Researchers have developed a novel fuel cell implant for type 1 diabetes that can successfully produce and release insulin when triggered. New Atlas reports: The fuel cell itself, which resembles a teabag that’s slightly larger than a fingernail, is covered in a nonwoven fabric and coated with alginate, an algae-derived product used widely in biomedicine because of its high degree of biocompatibility. When implanted under the skin, the cell’s alginate soaks up body fluid, allowing glucose to permeate the surface and flow into the power center. Inside the cell, the team developed a copper-based nanoparticle anode that splits glucose into gluconic acid and a proton to generate an electric current. “Many people, especially in the Western industrialized nations, consume more carbohydrates than they need in everyday life,” [Martin Fussenegger from the Department of Biosystems Science and Engineering at ETH Zurich] said. “This gave us the idea of using this excess metabolic energy to produce electricity to power biomedical devices.
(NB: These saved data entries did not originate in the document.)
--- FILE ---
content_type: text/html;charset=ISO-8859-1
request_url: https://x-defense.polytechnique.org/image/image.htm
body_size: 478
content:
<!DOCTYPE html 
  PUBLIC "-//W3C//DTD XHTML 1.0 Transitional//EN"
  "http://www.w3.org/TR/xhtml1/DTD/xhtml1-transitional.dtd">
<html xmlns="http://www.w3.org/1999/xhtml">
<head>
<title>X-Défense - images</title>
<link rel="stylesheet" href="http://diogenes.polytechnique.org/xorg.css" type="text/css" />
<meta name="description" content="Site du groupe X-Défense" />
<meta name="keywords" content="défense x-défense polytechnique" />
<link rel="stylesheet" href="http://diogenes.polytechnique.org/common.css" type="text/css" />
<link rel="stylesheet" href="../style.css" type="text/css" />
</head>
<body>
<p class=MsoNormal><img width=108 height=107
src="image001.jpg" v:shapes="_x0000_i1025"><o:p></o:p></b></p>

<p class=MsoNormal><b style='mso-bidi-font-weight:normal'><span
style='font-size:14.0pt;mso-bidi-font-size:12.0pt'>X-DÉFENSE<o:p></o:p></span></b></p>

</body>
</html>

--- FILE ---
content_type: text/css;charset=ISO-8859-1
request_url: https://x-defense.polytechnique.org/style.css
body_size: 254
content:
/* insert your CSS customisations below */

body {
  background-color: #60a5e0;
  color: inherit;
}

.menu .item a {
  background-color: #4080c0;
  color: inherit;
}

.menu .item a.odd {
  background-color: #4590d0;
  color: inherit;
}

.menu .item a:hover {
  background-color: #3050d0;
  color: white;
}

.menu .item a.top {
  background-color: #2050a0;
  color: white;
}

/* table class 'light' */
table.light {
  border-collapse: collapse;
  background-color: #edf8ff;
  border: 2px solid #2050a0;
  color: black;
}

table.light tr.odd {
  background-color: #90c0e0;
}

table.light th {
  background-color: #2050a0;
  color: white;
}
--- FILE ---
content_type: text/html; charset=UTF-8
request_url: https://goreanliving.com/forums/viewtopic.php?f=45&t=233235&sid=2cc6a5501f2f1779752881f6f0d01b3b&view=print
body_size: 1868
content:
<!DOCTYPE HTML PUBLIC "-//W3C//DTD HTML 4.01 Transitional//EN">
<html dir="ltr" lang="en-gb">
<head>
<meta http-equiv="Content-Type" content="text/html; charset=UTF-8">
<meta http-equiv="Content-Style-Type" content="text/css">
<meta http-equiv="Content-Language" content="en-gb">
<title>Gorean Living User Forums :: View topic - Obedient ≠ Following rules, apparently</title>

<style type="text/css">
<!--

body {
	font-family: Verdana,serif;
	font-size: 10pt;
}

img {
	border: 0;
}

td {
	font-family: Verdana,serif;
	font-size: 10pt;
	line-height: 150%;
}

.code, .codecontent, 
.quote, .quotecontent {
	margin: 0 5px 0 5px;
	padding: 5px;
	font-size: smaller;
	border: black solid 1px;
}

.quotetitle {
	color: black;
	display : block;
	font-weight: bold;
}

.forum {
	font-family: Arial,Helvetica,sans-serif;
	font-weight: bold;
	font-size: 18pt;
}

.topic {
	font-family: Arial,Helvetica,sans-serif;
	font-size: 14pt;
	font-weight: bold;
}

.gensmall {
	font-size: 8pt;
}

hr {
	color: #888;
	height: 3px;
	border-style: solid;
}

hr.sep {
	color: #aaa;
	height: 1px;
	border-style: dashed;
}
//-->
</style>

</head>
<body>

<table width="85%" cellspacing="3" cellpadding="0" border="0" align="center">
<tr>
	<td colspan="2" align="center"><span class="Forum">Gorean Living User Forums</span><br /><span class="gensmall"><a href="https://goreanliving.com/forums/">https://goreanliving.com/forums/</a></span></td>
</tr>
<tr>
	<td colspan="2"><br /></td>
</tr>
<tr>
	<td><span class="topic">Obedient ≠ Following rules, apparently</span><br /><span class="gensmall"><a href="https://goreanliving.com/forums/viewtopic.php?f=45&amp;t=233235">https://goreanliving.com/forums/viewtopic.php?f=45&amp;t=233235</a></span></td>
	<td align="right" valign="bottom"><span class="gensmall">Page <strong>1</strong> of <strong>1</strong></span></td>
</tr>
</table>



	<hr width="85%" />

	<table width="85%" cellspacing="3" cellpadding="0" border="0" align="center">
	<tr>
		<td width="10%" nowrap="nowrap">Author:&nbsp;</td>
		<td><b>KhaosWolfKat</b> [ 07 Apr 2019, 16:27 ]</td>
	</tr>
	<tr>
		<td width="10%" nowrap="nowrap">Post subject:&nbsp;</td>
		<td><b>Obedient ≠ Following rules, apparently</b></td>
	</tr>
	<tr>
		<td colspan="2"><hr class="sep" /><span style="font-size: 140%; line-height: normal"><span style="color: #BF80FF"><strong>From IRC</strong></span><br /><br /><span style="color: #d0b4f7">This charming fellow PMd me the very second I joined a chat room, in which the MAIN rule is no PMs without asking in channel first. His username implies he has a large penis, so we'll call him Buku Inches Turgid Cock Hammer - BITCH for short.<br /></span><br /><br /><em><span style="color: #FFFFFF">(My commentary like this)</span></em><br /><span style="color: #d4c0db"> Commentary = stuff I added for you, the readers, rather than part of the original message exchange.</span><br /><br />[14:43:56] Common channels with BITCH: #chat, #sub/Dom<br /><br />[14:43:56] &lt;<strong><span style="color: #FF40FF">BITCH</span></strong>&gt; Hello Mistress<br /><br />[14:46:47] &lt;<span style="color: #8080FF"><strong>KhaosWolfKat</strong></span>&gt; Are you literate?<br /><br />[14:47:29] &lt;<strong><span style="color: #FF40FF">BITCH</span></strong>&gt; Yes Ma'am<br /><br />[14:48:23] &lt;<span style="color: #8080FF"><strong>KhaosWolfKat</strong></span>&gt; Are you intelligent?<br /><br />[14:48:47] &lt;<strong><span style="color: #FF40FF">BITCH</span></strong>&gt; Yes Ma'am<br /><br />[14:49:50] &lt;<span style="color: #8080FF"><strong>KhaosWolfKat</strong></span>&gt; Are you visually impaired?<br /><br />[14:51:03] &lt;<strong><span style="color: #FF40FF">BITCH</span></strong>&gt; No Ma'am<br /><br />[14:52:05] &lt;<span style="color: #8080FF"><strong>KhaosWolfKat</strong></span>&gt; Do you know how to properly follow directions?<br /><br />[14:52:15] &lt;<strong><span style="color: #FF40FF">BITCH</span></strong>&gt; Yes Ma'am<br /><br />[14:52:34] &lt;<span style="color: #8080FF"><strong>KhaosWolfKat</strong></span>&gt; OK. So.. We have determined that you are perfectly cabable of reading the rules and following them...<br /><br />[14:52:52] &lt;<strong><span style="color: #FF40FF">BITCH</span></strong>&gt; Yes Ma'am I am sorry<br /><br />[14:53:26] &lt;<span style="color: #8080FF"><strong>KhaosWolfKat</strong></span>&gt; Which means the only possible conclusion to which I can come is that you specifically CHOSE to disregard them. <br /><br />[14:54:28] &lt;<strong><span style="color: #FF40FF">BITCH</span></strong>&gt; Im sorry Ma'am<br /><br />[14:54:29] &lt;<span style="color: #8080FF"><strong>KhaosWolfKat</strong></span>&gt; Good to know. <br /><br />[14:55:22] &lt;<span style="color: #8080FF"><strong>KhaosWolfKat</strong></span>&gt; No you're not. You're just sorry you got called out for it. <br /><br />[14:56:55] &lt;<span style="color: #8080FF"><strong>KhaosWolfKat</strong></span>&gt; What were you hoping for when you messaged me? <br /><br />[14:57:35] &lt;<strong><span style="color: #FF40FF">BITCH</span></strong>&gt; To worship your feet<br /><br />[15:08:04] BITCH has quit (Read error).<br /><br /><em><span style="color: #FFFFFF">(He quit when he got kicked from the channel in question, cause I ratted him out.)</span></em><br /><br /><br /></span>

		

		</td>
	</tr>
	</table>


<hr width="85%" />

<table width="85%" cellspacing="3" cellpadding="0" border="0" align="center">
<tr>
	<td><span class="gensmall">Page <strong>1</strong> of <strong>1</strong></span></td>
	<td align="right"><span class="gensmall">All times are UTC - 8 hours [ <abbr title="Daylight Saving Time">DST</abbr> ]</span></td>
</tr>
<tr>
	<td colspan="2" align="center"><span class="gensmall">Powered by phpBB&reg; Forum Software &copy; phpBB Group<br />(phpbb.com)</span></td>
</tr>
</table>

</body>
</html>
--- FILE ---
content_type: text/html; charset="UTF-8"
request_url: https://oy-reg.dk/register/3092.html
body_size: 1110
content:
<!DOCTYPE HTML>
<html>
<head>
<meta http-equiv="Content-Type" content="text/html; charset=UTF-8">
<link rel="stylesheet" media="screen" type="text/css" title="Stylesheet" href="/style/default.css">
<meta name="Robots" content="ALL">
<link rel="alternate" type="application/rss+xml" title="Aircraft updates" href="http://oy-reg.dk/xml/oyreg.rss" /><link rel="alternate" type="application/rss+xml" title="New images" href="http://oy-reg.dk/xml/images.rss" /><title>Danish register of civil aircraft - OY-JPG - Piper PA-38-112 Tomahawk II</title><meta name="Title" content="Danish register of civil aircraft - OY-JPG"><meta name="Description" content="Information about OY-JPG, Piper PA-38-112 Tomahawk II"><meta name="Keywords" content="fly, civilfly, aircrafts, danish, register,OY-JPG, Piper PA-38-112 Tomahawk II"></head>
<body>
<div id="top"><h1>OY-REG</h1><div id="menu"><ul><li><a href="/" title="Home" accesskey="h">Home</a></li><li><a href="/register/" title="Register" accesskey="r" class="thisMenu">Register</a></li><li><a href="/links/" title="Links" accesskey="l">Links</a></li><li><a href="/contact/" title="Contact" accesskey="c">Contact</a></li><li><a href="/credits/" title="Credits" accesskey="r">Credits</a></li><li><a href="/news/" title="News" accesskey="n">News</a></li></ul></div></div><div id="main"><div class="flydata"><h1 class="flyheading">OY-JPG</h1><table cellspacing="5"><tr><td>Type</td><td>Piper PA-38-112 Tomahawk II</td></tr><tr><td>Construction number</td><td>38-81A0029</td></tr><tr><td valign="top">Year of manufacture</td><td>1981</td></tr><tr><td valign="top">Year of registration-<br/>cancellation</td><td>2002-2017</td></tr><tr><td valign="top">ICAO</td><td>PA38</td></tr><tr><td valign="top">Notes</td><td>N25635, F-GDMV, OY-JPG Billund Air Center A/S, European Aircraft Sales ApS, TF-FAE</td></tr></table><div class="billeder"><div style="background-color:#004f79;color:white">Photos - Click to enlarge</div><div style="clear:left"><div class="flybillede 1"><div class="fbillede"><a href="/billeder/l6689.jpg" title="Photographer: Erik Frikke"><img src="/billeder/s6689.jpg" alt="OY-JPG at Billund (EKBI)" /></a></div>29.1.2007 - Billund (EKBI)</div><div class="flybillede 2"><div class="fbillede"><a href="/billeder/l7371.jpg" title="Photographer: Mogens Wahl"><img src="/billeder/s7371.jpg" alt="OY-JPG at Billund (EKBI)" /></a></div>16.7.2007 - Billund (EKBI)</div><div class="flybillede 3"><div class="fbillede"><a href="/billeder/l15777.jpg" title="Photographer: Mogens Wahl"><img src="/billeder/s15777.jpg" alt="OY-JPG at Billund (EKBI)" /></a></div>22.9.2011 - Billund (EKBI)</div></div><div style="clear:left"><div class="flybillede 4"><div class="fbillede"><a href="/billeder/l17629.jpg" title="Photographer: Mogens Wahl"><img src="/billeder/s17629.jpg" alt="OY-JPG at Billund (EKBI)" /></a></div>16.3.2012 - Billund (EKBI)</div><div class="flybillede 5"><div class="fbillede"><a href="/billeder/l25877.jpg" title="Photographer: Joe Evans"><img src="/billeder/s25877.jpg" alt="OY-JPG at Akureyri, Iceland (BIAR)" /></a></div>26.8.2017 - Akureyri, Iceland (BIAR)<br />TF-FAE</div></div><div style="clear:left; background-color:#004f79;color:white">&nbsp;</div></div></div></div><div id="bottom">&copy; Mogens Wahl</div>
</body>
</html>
The fuel cell was then coupled with an insulin capsule featuring the team’s beta cells, which could be triggered to secrete insulin via electric current from the implant. Overall, the two components provide a self-regulating circuit. When the fuel cell powered by glucose senses excess blood sugar, it powers up. This then stimulates the beta cells to produce and secrete insulin. As blood sugar levels dip, it trips a threshold sensor in the fuel cell, so it powers down, in turn stopping the insulin production and release. This self-sustained circuit could also produce enough power to communicate with a device such as a smartphone, which allows for monitoring and adjusting, and even has potential for remote access for medical intervention. The study was published in the journal Advanced Materials.